Tendances New York

À l’aube de ses 100 ans, elle veut réaliser les rêves des aîné·e·s LGBTQ+

9 juin 2020

Robina enseigne encore le pilotage, comme ici en juin 2019. Capture: InsideEdition.

Vétérane de la Seconde guerre mondiale et pionnière de la cause trans*, l’Américaine Robina Asti a lancé un fonds pour venir en aide, notamment, aux personnes marginalisées de sa propre génération.
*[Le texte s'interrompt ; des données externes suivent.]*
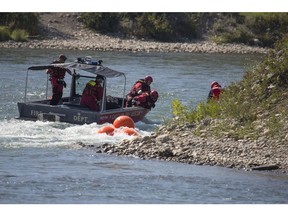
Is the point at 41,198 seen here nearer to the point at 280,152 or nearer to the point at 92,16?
the point at 280,152

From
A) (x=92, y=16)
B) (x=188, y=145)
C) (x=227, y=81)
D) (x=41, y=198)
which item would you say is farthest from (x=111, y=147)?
(x=92, y=16)

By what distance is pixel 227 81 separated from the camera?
40.8 meters

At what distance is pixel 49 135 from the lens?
26.4m

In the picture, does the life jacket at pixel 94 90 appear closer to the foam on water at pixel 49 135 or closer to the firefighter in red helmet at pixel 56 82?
the firefighter in red helmet at pixel 56 82

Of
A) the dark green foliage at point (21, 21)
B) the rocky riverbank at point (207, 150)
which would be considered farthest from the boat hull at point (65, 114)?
the dark green foliage at point (21, 21)

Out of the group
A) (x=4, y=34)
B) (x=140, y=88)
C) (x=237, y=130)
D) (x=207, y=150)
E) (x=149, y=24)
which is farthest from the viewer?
(x=149, y=24)

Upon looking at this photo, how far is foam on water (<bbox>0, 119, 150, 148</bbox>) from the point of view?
2516 centimetres

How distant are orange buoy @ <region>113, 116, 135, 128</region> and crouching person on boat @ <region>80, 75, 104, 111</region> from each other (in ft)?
4.36

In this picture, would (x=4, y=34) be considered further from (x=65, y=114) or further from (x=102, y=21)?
(x=65, y=114)

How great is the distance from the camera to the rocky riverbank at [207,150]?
2231cm

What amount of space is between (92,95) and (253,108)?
4874mm

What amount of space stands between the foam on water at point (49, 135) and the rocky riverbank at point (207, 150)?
3.98 ft

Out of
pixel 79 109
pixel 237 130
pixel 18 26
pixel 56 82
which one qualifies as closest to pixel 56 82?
pixel 56 82

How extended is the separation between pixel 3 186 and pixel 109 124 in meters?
7.82
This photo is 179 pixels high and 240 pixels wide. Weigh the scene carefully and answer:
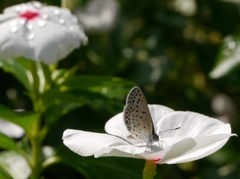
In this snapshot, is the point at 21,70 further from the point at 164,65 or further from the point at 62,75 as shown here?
the point at 164,65

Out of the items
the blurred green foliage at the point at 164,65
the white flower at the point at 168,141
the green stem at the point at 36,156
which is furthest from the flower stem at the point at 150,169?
the blurred green foliage at the point at 164,65

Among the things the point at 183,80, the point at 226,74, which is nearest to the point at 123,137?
the point at 226,74

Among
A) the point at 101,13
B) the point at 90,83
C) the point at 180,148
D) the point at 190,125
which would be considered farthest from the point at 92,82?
the point at 101,13

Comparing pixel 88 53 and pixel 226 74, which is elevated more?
pixel 226 74

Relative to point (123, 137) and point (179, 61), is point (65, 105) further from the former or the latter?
point (179, 61)

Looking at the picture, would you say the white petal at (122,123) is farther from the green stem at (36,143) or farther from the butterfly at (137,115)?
the green stem at (36,143)
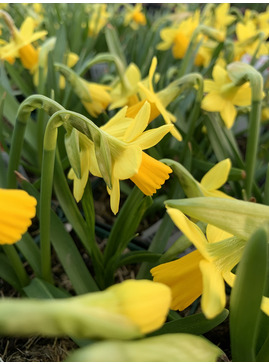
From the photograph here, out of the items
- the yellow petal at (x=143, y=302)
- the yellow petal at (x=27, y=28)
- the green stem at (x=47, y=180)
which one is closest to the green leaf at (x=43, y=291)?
the green stem at (x=47, y=180)

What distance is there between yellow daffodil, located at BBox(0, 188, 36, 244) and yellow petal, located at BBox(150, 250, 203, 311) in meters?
0.17

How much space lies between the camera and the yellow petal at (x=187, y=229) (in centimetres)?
41

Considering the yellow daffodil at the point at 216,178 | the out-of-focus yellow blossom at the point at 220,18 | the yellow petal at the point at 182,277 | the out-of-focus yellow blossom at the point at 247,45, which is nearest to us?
the yellow petal at the point at 182,277

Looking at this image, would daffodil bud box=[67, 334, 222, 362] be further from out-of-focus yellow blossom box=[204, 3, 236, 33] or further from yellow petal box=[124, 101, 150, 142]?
out-of-focus yellow blossom box=[204, 3, 236, 33]

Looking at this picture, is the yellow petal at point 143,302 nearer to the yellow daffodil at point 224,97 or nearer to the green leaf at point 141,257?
the green leaf at point 141,257

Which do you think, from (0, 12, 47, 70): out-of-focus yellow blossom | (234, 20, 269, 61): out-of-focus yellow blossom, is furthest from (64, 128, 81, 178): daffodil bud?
(234, 20, 269, 61): out-of-focus yellow blossom

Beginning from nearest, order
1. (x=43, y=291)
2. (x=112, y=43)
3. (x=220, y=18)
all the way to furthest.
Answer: (x=43, y=291), (x=112, y=43), (x=220, y=18)

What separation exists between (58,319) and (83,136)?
0.43 m

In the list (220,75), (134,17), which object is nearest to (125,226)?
(220,75)

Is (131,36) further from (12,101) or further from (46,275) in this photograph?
(46,275)

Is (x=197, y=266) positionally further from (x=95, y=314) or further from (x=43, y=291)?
(x=43, y=291)

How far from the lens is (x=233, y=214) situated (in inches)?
17.5

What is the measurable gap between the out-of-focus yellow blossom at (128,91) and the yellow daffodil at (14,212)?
0.74 metres

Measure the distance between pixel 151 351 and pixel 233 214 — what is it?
0.69ft
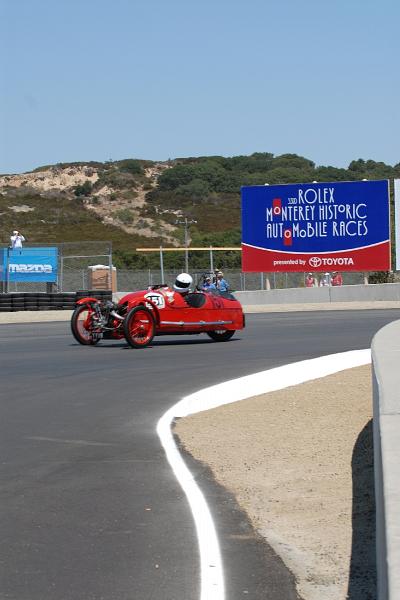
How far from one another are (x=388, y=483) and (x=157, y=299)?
15.6m

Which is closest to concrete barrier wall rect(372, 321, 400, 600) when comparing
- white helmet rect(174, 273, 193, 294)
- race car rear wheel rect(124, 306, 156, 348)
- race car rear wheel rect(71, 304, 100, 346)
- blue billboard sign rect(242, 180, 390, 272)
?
race car rear wheel rect(124, 306, 156, 348)

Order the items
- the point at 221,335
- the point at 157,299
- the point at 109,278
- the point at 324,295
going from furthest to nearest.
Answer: the point at 324,295
the point at 109,278
the point at 221,335
the point at 157,299

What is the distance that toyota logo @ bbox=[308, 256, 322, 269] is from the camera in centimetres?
5091

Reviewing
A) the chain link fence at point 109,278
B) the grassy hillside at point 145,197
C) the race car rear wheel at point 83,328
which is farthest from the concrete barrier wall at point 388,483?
the grassy hillside at point 145,197

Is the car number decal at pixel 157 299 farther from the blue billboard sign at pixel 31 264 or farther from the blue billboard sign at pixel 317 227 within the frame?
the blue billboard sign at pixel 317 227

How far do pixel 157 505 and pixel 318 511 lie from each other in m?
0.99

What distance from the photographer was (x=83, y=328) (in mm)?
20969

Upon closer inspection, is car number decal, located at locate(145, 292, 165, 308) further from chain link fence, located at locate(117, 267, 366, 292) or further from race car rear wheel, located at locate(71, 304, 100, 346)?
chain link fence, located at locate(117, 267, 366, 292)

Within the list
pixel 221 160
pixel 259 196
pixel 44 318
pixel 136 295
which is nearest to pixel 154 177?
pixel 221 160

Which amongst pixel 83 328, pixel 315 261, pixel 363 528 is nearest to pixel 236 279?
pixel 315 261

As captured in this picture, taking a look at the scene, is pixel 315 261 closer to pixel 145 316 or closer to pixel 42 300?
pixel 42 300

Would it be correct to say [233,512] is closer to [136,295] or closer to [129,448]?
[129,448]

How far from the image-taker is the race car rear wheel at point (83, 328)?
20.6 meters

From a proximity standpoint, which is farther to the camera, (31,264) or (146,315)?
(31,264)
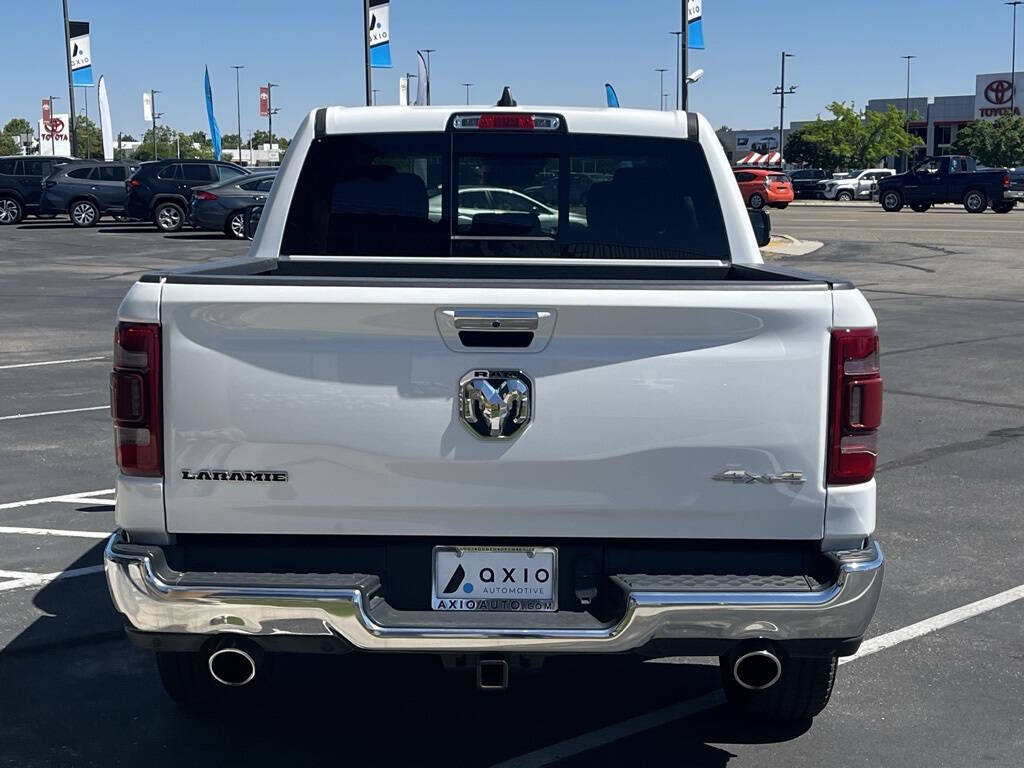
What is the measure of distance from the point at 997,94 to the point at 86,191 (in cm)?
7983

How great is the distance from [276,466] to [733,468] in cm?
122

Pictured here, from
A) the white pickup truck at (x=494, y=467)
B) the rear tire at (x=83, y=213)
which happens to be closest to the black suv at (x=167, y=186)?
the rear tire at (x=83, y=213)

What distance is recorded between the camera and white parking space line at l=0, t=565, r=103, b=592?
20.5 feet

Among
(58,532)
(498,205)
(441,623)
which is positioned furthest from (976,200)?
(441,623)

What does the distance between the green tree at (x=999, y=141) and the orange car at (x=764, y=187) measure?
47.8m

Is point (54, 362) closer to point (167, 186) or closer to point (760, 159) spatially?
point (167, 186)

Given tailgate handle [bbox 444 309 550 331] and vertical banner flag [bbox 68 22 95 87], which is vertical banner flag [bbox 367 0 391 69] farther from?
tailgate handle [bbox 444 309 550 331]

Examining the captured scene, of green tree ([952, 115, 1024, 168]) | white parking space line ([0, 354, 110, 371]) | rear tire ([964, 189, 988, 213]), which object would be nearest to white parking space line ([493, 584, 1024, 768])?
white parking space line ([0, 354, 110, 371])

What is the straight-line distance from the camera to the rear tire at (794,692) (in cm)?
437

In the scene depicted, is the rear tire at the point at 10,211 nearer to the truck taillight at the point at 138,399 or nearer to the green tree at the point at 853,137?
the truck taillight at the point at 138,399

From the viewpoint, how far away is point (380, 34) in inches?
1586

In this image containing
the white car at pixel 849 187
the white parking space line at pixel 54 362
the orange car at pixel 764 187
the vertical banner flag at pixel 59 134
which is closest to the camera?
the white parking space line at pixel 54 362

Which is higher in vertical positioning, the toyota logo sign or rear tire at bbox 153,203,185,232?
the toyota logo sign

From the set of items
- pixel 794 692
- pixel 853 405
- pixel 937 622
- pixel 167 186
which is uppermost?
pixel 167 186
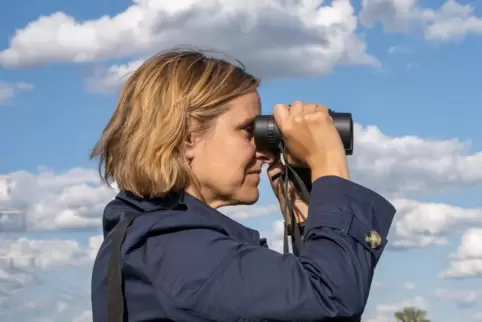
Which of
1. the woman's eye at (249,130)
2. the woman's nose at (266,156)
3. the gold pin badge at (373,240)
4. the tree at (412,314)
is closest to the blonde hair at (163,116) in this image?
the woman's eye at (249,130)

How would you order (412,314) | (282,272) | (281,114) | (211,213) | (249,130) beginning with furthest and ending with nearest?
1. (412,314)
2. (249,130)
3. (281,114)
4. (211,213)
5. (282,272)

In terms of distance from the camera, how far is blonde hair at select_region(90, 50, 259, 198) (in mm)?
3246

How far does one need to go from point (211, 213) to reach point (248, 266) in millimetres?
333

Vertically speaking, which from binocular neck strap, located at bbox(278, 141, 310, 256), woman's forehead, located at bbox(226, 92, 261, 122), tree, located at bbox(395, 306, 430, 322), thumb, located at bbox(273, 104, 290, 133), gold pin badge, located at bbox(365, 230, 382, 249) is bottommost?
gold pin badge, located at bbox(365, 230, 382, 249)

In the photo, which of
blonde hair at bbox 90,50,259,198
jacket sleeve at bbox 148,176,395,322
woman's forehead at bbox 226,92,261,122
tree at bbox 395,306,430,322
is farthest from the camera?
tree at bbox 395,306,430,322

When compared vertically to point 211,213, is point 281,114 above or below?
above

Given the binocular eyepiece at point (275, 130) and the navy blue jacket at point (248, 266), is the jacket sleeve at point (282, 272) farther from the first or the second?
the binocular eyepiece at point (275, 130)

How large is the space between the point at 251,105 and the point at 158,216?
0.64m

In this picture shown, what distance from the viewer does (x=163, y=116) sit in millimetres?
3305


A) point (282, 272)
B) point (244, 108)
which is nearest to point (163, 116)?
point (244, 108)

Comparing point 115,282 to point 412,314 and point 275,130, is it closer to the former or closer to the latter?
Answer: point 275,130

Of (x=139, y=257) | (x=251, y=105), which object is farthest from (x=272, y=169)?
(x=139, y=257)

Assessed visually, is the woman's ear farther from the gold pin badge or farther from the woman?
the gold pin badge

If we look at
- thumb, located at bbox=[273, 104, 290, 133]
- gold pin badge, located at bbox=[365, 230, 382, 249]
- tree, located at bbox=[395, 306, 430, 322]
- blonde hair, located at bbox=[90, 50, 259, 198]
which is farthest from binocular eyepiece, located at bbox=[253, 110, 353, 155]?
tree, located at bbox=[395, 306, 430, 322]
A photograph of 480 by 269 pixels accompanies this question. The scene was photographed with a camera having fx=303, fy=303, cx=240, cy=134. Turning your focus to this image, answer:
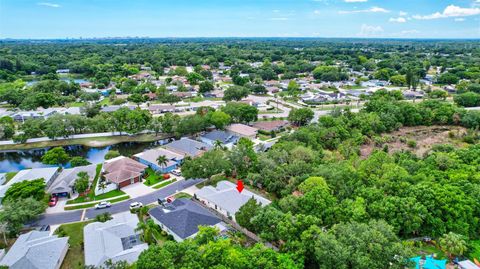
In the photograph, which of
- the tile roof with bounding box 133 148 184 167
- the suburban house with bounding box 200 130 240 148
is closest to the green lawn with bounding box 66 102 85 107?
the suburban house with bounding box 200 130 240 148

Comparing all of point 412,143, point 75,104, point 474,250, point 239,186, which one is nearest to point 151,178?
point 239,186

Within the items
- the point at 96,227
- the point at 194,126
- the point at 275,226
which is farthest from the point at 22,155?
the point at 275,226

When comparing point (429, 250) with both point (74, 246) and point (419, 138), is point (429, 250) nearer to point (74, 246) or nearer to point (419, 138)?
point (74, 246)

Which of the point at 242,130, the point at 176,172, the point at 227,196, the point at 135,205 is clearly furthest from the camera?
the point at 242,130

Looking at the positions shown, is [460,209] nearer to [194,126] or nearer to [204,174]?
[204,174]

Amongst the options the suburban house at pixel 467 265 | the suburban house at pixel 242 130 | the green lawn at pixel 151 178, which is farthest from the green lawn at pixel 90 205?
the suburban house at pixel 467 265

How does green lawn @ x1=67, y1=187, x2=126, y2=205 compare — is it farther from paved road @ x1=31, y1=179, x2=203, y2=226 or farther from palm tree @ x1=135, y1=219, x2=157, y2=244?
palm tree @ x1=135, y1=219, x2=157, y2=244

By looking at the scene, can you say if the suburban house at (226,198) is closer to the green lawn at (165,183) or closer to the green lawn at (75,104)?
the green lawn at (165,183)
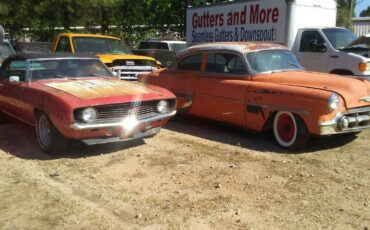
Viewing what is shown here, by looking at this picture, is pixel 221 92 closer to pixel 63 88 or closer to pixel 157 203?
pixel 63 88

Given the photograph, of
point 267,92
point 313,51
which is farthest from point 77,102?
point 313,51

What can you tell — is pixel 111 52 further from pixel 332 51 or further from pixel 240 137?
pixel 332 51

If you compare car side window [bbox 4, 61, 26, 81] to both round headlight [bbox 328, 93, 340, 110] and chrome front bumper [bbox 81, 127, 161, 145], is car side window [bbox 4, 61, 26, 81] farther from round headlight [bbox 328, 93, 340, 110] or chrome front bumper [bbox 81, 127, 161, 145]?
round headlight [bbox 328, 93, 340, 110]

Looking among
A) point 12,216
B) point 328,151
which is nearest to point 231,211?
point 12,216

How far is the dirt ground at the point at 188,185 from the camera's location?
431cm

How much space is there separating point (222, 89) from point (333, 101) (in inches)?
76.6

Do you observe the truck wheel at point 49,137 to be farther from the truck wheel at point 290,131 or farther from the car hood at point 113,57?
the car hood at point 113,57

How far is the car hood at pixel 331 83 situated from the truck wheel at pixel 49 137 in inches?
119

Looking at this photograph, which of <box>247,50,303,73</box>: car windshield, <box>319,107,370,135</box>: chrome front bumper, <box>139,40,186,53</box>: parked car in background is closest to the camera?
<box>319,107,370,135</box>: chrome front bumper

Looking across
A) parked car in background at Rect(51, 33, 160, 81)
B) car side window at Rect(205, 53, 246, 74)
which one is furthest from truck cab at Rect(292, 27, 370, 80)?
car side window at Rect(205, 53, 246, 74)

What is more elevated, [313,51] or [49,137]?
[313,51]

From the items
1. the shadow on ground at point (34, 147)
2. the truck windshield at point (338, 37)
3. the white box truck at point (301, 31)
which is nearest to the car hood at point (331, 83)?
the shadow on ground at point (34, 147)

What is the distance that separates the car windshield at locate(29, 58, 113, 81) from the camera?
23.7ft

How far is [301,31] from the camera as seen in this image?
1149 centimetres
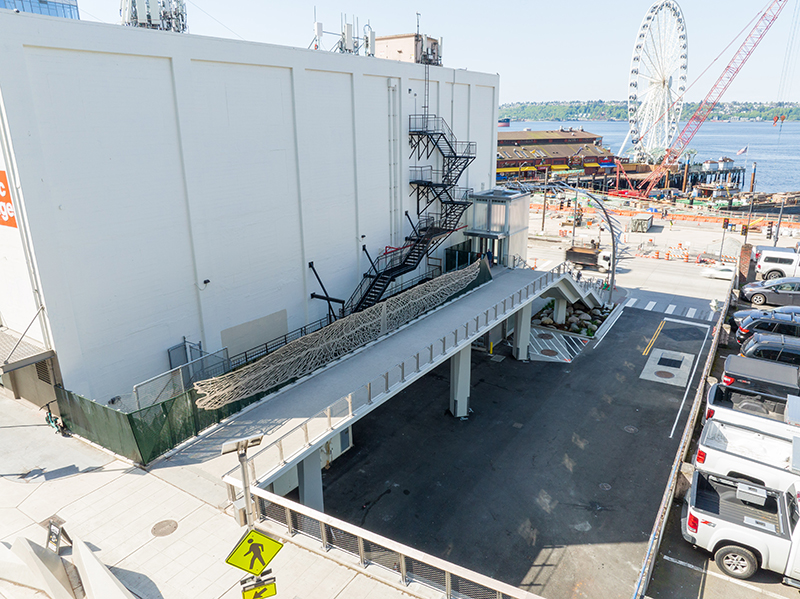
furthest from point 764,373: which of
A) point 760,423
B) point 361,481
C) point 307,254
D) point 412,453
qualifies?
point 307,254

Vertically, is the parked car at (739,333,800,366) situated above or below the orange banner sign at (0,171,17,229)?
below

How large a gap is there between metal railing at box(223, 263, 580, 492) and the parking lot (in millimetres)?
3709

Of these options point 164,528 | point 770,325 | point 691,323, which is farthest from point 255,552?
point 691,323

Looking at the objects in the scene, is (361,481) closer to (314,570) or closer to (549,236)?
(314,570)

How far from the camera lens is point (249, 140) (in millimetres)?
17344

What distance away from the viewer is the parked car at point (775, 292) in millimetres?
31203

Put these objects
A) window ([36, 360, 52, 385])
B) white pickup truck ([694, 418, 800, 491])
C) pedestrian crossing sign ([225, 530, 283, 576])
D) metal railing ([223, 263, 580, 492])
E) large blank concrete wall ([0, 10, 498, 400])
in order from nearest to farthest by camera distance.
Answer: pedestrian crossing sign ([225, 530, 283, 576]) < metal railing ([223, 263, 580, 492]) < large blank concrete wall ([0, 10, 498, 400]) < white pickup truck ([694, 418, 800, 491]) < window ([36, 360, 52, 385])

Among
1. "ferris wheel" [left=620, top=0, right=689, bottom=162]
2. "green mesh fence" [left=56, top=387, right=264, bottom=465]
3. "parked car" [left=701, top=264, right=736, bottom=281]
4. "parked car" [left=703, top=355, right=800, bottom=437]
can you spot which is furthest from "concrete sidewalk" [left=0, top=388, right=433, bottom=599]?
"ferris wheel" [left=620, top=0, right=689, bottom=162]

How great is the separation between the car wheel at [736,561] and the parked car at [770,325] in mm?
14912

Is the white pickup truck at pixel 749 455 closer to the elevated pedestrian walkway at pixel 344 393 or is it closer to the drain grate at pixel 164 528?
the elevated pedestrian walkway at pixel 344 393

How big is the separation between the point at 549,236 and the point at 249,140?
44066 mm

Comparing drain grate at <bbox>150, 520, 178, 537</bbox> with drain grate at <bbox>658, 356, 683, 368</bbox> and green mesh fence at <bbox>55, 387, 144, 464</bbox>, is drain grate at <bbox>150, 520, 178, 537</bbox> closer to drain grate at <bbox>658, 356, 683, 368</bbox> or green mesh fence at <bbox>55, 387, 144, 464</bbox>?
green mesh fence at <bbox>55, 387, 144, 464</bbox>

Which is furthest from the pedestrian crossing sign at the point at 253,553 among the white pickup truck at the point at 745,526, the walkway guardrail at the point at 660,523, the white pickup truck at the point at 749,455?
the white pickup truck at the point at 749,455

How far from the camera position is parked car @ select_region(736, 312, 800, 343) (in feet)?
79.9
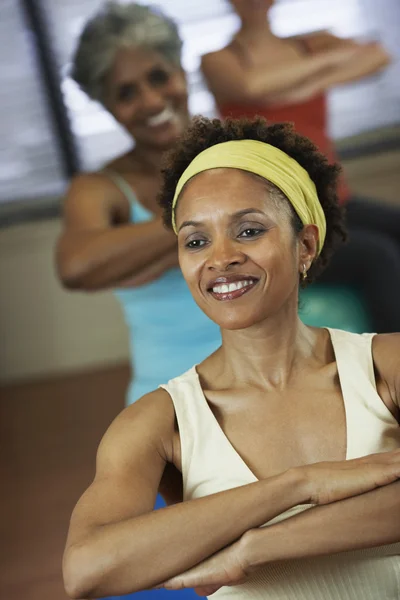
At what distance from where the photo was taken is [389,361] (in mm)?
1065

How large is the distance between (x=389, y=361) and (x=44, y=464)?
1.93 meters

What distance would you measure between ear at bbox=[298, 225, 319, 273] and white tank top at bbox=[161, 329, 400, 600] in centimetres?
10

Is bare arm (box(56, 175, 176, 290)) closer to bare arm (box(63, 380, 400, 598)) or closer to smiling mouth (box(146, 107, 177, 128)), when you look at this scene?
smiling mouth (box(146, 107, 177, 128))

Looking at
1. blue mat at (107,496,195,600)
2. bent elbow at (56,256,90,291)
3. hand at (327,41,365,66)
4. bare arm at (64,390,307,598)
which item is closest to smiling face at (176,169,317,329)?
bare arm at (64,390,307,598)

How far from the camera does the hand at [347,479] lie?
903 mm

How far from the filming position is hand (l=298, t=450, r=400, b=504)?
0.90 meters

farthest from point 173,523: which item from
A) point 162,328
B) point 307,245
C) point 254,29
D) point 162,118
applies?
point 254,29

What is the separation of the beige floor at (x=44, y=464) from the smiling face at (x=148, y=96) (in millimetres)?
686

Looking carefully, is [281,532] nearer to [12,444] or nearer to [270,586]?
[270,586]

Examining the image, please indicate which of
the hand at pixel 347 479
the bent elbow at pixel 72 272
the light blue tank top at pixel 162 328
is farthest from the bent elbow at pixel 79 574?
the bent elbow at pixel 72 272

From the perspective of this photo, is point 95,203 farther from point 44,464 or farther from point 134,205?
point 44,464

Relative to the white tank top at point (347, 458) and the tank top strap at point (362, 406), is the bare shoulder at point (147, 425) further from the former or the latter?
the tank top strap at point (362, 406)

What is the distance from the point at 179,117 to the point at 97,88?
17 cm

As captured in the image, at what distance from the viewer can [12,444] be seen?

À 99 ans, Robina Asti ne se laisse pas abattre par la crise du Covid-19, qui l’a confinée à domicile. «Quand je me réveille le matin et vois la lumière du jour, je me dis: j’ai passé la nuit, super non? Je me réjouis d’une nouvelle journée, quoi qu’il arrive.» C’est que cette New-Yorkaise n’a rien d’une paisible retraitée. Elle est d’abord une pionnière de la cause trans* après avoir changé de sexe en 1976, alors qu’elle était vice-présidente d’un important fonds de placement mutuel. Et ce n’est de loin pas l’unique bataille menée par celle qui a été pilote dans la Navy pendant la Seconde guerre mondiale. Après le décès de son mari, elle a lutté – avec succès – pour son droit à obtenir une rente de veuve.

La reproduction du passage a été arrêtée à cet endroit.